§ Excerpt:

((

Ad agency frustration.
William expressed clear and palpable frustration with traditional ad agencies and their (and he was generalizing here) inability to adapt to new ways of working their craft. His example was taking two approaches to running a large print campaign in CFO Magazine. The traditional media approach would be to create ads, do ‘focus groups’, and determine which ad should get the huge ad spend.
OR, his approach. Have the ad agency do what they do best and create a bunch of different ads. Then take all those beautiful creatives and run them at CFO.com to test their effectiveness. The best man wins, and the winner will become obvious with the proper metrics. Boom, you have your ad and you know it worked.
I have to agree - this should be standard thinking, but I also admit that I have limited experience with ad agencies. My limited experience tells me that the ones that I have dealt with for NBF can be clueless about how to *actually* reach their consumers. It baffles me.
Video Optimization.
An audience members asked about proper video optimization. William said that the best that we can do now is produce good, linkable video content and properly tag it. Don’t stuff keywords. I would add to that also that there are a TON of video sites out there. Make sure you aren’t missing a niche video site for whatever you are promoting.
I think it will be very cool when search engines can actually read the internal content of the videos. I know there are a bunch of companies scrambling to perfect this, and when they do it’ll be hot.
Natural SEO.
I think this came out of an audience question. William suggested something that I think should be standard practice. If you are setting out to optimize a site, start with a 1 month PPC campaign with a ton of words in it. As many as you can possibly reach for in your niche. Run it and carefully track what words are converting. At the end of the month, analyze your list and you have your terms for SEO. Don’t waste time on words you think you can get rank for if they won’t convert (and you would likely rank for them anyway if they are easy). Likewise, put some effort into words that are a reach because of the competition, but they convert like crazy. It’s amazing how many companies have no clue what their best converting phrases are. Scary, actually.
I think that’s most of it. He said more things, but they were more common sense SEO than anything, so I didn’t jot them down. I know this isn’t rocket science, but I think he really added value - and the audience seemed to concur. I think that even today there is just a ton of mystery around this stuff. It’s fascinating because it feels like, after all this time, that it’s been around forever.
Nice job, William! See you at the next AustinIMA event. ![]()









I have not gone to any event like this, but this is the best post describing the what was actually talked about at one that I have seen. Thanks for sharing what you learned.
Despite the point about mobile not ready in 2008 (probably right), I still keep thinking this is the time to start on it.

))

§ Exercises:
**A)** Answer these questions from the post:
(i) In which publication would William's example print campaign run?
(ii) What did William say not to do when tagging video content?
(iii) How long should the PPC campaign last when someone sets out to optimize a site?
**B)** Reproduce the part of the post that opens with the words "I think that’s" and closes with "start on it.".
The data after this post are separate material and have no connection to it.

§ Available data:

((

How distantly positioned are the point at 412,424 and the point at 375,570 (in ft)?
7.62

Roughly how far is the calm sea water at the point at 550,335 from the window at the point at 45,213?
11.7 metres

))

§ Answers to each task:
**A)**
(i) CFO Magazine
(ii) Stuff keywords
(iii) One month

**B)**
I think that’s most of it. He said more things, but they were more common sense SEO than anything, so I didn’t jot them down. I know this isn’t rocket science, but I think he really added value - and the audience seemed to concur. I think that even today there is just a ton of mystery around this stuff. It’s fascinating because it feels like, after all this time, that it’s been around forever.
Nice job, William! See you at the next AustinIMA event. ![]()









I have not gone to any event like this, but this is the best post describing the what was actually talked about at one that I have seen. Thanks for sharing what you learned.
Despite the point about mobile not ready in 2008 (probably right), I still keep thinking this is the time to start on it.